__EXCERPTED PASSAGE__:
....

Though what I said wasn’t in a great tone, What I did do is issue a warning: If we keep on evading some digital rights to protect others, what we may end up is just some business with free speech while people are silently silenced

I understand that such platforms do need to be used to spread the word somethings were clearly avoidable:-

  • Zoom for video calling
  • Tinyurl has alternatives(I listed one)
  • Youtube can be an option, it need not be the only one.

The work that the IFF is doing is phenomenal, I just highlighted some issues in the above case: I hope it would interpreted as positive criticism.

Edited to add:

This means we must always draw a line between free speech of people and companies. I said about asking us ourselves and didn’t pose this question. Ofcourse, we are here to protect user’s rights at IFF, and I know it is dedicated towards the goal.

Certainly, we all benefit from positive criticism and I hope you intepret my response as good faith engagement. In the spirit of honesty, I engaged here after having noticed a recurring theme on criticism of the use of platforms which are necessary for engaging with a larger number of people. One of our organisational priorities is to conduct public advocacy and it becomes rather tough if we do not use platforms such as YouTube. Also, a lot of times we are not the organisers and it is out of our control.

Finally a request, engaging on platforms often results in sidestepping away from the substance of the debate as has happened right now. The substance of the conversation in the webinar was focussed on the blocking of websites that is done without transparency that impacts judicial remedies. Let us also try to engage on topic and we are ofcourse happy to improve our practices looking inward as much we prescribe towards others.

Keep engaging! It helps keep this forum lively!

....

__SUPPLIED MATERIAL__:
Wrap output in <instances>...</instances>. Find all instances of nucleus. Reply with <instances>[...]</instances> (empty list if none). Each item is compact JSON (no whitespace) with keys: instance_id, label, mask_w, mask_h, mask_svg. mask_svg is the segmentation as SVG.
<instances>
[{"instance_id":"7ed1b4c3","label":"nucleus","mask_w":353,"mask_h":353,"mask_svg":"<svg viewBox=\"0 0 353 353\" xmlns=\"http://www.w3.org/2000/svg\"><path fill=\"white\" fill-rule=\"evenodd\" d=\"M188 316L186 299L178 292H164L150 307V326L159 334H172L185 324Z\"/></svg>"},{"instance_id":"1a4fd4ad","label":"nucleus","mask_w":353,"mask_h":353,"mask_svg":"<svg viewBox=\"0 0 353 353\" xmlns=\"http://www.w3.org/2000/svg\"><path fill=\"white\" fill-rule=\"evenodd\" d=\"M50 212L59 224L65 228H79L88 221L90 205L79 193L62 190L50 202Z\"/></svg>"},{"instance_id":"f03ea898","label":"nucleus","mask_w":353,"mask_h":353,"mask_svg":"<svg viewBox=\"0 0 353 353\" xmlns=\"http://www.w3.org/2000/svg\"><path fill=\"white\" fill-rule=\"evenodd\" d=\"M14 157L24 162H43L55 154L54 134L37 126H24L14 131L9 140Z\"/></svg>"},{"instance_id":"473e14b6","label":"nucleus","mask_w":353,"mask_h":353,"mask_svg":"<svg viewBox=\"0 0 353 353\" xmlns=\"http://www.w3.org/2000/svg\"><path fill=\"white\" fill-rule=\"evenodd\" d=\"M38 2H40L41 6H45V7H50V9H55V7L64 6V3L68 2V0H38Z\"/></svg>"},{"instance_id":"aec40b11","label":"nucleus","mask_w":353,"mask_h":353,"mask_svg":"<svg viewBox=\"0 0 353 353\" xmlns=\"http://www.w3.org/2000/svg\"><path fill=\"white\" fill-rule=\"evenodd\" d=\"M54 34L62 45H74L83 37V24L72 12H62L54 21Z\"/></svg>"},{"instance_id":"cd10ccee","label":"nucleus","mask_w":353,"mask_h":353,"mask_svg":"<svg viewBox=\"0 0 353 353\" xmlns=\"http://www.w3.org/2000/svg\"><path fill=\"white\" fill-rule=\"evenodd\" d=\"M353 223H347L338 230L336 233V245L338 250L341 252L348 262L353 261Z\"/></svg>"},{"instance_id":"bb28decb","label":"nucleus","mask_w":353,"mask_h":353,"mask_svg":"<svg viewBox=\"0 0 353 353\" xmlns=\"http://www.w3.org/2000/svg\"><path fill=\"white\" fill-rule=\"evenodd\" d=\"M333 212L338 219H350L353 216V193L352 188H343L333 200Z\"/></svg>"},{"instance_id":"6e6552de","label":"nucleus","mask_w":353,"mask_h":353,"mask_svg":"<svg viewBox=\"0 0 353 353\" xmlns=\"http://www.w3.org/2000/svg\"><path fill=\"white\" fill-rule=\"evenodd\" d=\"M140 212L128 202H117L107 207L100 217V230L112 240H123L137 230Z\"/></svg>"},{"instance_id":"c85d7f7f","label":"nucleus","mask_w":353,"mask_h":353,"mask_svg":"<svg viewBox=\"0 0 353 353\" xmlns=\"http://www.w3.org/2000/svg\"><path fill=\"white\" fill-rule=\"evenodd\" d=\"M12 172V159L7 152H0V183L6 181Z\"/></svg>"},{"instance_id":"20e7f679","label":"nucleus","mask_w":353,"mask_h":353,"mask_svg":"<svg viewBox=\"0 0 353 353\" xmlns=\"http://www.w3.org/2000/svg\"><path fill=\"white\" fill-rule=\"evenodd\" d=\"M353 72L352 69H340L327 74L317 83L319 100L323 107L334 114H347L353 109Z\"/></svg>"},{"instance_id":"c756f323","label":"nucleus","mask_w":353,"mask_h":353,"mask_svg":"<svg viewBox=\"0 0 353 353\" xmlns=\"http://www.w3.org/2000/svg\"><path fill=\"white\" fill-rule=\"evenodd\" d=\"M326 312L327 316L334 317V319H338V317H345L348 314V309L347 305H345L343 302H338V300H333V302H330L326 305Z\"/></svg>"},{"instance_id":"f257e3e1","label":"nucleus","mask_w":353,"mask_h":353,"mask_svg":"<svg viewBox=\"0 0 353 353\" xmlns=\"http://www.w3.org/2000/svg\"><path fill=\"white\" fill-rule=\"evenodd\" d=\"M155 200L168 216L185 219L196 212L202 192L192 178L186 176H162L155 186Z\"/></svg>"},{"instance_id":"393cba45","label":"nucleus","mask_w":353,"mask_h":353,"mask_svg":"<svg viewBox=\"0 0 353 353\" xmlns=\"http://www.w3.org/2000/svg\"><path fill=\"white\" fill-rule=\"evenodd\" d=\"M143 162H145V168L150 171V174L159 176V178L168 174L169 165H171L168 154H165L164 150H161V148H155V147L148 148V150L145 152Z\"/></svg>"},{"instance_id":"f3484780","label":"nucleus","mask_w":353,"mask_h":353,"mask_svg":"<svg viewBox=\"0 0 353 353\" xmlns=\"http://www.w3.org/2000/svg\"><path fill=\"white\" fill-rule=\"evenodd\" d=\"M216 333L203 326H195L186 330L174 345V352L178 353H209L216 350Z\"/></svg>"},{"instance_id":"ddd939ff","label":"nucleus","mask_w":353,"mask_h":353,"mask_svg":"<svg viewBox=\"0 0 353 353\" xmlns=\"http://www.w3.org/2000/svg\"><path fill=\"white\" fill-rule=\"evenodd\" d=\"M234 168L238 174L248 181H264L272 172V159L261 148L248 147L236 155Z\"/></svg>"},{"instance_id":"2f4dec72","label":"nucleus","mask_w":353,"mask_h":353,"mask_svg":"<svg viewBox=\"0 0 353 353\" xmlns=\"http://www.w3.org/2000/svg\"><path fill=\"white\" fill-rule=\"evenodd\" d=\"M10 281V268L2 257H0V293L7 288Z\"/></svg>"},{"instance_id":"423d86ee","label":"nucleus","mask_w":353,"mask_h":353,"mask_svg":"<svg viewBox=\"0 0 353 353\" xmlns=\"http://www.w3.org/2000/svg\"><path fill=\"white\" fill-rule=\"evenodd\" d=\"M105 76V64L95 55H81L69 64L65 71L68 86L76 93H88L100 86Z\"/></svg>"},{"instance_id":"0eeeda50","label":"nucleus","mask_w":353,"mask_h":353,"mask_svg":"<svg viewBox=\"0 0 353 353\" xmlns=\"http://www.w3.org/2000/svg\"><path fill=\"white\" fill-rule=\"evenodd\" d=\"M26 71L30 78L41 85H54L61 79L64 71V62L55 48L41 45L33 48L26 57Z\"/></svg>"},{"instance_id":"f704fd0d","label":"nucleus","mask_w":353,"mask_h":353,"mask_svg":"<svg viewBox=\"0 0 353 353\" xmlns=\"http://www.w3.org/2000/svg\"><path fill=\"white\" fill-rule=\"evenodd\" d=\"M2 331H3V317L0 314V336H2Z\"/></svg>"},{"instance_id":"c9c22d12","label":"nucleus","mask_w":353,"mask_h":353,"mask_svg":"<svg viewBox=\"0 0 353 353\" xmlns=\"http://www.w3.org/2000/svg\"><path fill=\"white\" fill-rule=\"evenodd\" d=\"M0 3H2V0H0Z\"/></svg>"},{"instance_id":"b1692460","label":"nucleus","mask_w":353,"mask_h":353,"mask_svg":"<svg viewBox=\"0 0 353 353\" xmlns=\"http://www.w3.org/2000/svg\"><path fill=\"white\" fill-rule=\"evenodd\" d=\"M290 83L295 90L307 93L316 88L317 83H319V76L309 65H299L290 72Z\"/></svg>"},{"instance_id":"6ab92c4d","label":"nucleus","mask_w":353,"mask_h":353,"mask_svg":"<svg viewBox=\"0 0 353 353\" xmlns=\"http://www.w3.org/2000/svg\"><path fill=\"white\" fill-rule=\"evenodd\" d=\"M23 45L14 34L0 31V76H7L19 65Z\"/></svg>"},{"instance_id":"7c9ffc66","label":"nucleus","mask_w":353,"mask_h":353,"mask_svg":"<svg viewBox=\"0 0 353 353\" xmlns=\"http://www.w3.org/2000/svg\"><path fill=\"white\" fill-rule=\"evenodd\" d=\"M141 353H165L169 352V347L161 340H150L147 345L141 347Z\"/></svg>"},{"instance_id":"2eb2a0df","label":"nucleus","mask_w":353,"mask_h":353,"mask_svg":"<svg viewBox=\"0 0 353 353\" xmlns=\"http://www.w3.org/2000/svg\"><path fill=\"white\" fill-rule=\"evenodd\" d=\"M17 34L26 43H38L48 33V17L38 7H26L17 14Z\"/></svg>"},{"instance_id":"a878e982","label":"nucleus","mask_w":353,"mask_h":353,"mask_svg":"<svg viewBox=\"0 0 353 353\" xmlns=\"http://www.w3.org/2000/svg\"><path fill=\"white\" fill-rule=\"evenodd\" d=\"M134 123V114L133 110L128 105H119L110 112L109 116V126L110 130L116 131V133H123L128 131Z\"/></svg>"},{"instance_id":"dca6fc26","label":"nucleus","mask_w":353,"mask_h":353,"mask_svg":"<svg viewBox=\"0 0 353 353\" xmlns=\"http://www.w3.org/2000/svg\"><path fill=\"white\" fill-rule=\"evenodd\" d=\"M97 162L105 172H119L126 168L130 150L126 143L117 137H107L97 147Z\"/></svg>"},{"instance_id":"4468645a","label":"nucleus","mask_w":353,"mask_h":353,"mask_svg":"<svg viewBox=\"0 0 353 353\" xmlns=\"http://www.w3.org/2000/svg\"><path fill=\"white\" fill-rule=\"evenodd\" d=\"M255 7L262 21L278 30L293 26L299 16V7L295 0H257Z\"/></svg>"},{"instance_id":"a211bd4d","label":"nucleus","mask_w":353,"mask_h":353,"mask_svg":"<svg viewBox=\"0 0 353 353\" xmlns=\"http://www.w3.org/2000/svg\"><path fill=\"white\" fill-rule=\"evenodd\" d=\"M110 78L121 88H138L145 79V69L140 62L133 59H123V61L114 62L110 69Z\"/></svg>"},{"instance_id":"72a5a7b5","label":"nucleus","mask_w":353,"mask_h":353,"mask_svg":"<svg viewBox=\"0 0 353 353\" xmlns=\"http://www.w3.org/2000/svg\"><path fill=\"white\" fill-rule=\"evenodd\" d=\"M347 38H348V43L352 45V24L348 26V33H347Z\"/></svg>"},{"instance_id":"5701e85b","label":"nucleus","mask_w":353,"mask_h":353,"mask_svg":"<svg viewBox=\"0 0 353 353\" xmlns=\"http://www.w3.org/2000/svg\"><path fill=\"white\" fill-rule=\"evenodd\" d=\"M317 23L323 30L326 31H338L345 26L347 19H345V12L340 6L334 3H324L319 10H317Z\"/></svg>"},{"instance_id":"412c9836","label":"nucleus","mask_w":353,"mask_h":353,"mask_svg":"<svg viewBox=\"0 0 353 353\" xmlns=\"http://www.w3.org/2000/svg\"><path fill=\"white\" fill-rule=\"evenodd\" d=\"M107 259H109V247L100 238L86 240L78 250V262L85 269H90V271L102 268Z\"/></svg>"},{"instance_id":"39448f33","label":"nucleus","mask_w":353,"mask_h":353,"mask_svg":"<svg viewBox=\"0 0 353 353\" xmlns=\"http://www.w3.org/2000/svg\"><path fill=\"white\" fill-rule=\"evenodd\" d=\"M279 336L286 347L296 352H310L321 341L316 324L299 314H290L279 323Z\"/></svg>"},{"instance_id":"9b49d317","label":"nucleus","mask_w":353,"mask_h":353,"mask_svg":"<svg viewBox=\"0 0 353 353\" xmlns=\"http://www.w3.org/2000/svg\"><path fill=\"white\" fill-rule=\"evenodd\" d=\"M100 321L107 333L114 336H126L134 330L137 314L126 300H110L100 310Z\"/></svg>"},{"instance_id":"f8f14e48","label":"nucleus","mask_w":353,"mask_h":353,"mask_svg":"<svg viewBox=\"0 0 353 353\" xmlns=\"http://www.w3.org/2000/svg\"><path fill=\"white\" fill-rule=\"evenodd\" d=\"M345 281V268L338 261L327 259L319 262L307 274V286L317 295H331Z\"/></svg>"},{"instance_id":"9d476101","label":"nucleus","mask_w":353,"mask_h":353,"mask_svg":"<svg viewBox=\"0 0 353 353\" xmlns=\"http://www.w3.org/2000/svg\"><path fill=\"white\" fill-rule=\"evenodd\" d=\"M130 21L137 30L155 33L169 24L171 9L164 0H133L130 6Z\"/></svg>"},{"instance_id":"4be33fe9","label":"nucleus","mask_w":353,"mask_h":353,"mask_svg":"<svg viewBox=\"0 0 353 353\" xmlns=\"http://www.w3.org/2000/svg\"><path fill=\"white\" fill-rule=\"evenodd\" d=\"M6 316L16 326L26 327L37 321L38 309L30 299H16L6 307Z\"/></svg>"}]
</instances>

....

__WHAT YOU WILL DO__: From the forum exchange on digital rights, quote the passage that begins at the words "The work that" and stops after "towards the goal.".

__SOLVED PROBLEM__:
The work that the IFF is doing is phenomenal, I just highlighted some issues in the above case: I hope it would interpreted as positive criticism.

Edited to add:

This means we must always draw a line between free speech of people and companies. I said about asking us ourselves and didn’t pose this question. Ofcourse, we are here to protect user’s rights at IFF, and I know it is dedicated towards the goal.